TASK OBJECTIVE ▸ Your task is to copy each line of the material that holds the word "Malawi".

EXERCISE INPUT ▸
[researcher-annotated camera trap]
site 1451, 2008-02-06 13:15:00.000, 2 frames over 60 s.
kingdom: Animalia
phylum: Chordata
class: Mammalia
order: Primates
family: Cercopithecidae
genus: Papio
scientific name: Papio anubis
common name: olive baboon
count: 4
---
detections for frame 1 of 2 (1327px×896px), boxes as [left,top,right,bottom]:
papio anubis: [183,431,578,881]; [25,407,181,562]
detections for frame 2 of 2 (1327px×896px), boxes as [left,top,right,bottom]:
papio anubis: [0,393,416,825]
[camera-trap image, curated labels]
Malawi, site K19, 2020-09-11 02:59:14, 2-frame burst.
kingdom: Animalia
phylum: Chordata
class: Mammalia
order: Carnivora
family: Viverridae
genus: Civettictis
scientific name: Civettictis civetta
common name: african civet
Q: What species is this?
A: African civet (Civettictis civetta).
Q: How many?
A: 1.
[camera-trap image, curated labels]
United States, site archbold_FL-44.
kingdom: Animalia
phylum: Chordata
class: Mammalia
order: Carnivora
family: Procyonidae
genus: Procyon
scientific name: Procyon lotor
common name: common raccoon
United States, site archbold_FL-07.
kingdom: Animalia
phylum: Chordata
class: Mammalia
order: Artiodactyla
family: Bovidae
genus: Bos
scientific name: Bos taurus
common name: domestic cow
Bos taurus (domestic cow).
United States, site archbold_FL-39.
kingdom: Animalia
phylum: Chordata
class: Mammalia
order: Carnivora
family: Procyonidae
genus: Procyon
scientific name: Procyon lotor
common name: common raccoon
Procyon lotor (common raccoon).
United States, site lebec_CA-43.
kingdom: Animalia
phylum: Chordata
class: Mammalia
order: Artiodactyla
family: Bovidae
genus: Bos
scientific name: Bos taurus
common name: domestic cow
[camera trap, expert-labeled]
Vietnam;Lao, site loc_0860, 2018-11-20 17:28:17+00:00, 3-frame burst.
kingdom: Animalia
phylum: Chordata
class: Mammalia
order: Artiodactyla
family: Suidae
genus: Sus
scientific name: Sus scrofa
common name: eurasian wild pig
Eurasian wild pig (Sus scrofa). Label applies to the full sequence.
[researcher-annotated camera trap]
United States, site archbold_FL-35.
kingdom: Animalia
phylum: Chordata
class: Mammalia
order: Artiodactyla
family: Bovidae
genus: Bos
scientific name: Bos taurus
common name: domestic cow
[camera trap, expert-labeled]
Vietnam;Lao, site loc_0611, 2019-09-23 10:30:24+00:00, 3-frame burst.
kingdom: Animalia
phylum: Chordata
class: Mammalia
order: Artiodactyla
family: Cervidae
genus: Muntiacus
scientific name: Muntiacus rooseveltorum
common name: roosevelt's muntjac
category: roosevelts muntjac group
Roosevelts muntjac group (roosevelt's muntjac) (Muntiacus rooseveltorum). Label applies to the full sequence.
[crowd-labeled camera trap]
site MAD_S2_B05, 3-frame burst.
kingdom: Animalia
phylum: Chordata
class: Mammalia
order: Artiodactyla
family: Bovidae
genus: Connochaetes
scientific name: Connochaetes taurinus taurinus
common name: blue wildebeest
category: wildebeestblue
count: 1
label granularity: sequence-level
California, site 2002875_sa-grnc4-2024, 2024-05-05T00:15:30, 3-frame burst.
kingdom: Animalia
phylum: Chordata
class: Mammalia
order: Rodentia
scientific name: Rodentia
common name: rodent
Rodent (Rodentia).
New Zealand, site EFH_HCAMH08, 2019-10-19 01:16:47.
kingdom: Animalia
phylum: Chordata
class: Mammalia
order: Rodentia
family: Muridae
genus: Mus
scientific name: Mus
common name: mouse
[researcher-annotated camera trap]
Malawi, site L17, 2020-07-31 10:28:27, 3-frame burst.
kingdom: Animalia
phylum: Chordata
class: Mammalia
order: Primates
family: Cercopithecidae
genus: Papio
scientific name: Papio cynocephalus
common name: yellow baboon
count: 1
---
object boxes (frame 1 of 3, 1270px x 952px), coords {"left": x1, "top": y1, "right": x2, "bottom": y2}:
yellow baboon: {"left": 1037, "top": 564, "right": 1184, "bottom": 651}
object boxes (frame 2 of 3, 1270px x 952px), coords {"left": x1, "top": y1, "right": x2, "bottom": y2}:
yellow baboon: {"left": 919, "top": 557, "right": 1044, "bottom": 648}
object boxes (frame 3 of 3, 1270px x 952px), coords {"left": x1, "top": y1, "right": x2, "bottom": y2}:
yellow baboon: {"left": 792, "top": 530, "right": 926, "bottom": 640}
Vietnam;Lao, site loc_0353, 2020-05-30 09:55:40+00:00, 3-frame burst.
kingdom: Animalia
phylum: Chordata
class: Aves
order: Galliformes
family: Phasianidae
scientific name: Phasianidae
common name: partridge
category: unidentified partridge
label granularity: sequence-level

OUTPUT FOR THIS TASK ▸
Malawi, site K19, 2020-09-11 02:59:14, 2-frame burst.
Malawi, site L17, 2020-07-31 10:28:27, 3-frame burst.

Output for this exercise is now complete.